Stored entries:
|---|
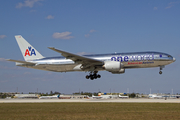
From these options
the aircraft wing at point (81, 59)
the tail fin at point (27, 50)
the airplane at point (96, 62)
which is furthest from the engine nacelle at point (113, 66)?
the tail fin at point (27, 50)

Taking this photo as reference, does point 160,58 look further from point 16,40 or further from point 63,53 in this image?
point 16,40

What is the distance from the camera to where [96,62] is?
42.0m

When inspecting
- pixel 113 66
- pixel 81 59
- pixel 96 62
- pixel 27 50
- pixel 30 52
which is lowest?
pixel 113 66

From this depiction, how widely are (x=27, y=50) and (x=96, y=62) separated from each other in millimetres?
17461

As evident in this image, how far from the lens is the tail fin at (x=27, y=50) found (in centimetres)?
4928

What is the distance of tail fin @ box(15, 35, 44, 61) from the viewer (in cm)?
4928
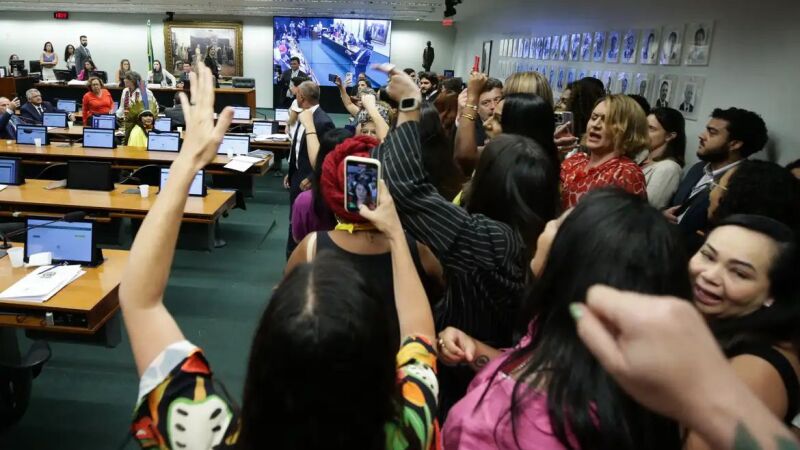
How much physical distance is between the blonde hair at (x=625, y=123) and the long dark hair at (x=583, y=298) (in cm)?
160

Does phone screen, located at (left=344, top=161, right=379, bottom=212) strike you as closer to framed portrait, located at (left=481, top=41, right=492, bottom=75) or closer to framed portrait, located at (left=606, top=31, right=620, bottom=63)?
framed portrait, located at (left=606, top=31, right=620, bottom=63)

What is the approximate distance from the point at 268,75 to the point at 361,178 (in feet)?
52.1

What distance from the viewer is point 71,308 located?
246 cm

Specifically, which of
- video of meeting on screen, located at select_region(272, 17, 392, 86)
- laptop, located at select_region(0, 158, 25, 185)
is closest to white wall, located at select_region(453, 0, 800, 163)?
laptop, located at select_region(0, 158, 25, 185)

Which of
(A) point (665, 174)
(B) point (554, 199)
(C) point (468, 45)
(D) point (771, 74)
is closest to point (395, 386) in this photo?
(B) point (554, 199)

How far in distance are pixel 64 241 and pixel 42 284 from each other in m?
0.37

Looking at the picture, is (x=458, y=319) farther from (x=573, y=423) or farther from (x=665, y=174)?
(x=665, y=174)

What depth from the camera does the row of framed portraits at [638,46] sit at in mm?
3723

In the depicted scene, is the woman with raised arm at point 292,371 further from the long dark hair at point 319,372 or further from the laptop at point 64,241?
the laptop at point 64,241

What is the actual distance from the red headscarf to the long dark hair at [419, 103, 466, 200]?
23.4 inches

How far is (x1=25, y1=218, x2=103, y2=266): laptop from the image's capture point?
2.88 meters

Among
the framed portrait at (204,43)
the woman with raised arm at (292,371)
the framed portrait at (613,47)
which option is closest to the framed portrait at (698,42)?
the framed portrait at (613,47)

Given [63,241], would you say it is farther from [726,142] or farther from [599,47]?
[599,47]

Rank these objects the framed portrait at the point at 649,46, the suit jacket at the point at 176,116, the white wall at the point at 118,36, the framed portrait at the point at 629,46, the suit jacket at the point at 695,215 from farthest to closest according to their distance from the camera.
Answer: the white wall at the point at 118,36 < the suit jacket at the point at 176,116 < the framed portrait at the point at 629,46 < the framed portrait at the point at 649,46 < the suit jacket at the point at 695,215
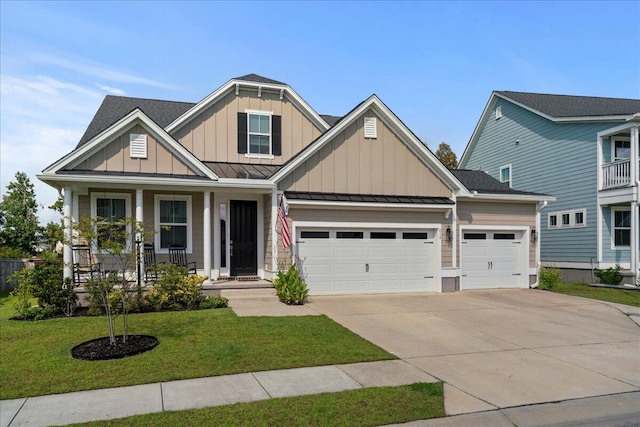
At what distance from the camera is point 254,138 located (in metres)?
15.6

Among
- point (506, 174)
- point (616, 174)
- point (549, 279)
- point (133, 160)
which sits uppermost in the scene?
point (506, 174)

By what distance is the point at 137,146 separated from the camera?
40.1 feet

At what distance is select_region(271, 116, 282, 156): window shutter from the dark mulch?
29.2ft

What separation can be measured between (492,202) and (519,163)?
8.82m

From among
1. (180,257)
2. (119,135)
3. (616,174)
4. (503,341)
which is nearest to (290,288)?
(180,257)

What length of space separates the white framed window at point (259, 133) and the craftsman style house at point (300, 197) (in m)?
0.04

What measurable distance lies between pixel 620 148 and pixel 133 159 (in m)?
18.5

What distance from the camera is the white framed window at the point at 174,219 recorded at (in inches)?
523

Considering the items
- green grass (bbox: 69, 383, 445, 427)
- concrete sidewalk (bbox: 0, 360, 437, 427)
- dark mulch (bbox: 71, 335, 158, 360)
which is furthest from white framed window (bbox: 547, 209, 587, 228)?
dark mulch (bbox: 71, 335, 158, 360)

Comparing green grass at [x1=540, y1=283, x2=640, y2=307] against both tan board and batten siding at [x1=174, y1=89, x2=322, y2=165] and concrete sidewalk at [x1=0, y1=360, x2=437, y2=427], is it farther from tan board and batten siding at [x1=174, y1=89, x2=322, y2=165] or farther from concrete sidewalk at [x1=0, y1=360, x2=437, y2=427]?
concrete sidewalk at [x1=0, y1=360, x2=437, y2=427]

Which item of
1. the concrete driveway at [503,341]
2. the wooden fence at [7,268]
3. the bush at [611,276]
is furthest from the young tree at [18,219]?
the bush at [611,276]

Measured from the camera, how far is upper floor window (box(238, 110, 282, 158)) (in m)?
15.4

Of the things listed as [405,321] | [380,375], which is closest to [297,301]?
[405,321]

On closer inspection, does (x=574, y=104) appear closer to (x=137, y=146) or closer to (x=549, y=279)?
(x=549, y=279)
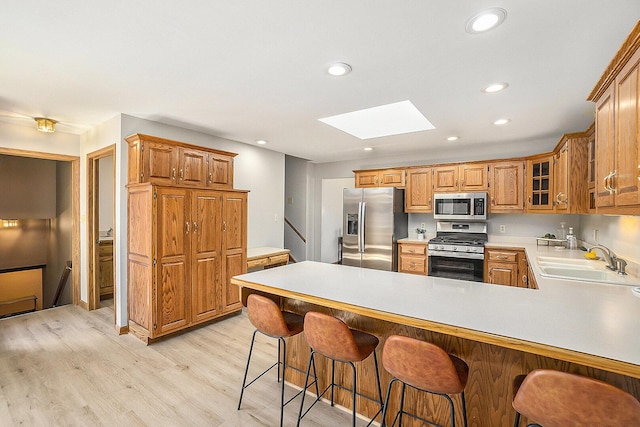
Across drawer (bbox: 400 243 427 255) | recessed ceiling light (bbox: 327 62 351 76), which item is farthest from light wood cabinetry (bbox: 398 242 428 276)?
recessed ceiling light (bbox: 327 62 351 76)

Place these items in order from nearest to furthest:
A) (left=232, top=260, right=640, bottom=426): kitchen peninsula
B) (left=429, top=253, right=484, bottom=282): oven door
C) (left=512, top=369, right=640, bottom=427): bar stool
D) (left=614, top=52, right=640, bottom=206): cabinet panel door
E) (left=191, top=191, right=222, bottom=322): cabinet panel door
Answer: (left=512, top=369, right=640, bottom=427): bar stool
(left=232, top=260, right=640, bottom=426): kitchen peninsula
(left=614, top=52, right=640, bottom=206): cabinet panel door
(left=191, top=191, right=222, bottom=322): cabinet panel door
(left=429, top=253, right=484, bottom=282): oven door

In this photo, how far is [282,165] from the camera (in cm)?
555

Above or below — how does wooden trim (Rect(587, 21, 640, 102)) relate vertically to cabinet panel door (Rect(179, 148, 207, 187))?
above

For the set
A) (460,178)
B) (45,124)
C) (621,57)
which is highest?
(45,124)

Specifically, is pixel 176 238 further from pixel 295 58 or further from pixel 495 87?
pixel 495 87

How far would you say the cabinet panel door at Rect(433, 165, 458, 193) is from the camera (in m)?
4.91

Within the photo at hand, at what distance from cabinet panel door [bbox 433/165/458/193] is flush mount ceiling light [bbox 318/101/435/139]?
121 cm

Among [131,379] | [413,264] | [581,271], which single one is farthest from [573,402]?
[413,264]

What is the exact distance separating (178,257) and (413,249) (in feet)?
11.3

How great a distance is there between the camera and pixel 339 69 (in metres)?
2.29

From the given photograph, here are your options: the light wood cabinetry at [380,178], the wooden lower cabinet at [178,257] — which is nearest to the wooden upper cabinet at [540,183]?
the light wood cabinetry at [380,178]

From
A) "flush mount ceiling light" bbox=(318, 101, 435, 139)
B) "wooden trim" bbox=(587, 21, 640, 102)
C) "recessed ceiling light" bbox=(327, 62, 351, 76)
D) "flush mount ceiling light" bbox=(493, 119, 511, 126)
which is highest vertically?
|---|
#### [Task prompt]
Update the listing from the line containing "What is the exact" through the end of the listing, replacing "highest" with "lowest" and leaving everything else unchanged.

#### [Correct response]
What is the exact distance separating (178,257) and (413,249) (in feet)?
11.3

How great a distance is there between the camera and pixel 339 69 (in metres)?
2.29

From the given photograph, here are your options: the light wood cabinetry at [380,178], the wooden lower cabinet at [178,257] — which is nearest to the wooden upper cabinet at [540,183]?
the light wood cabinetry at [380,178]

From
A) "flush mount ceiling light" bbox=(318, 101, 435, 139)
B) "wooden trim" bbox=(587, 21, 640, 102)
C) "recessed ceiling light" bbox=(327, 62, 351, 76)
D) "flush mount ceiling light" bbox=(493, 119, 511, 126)
which is lowest vertically?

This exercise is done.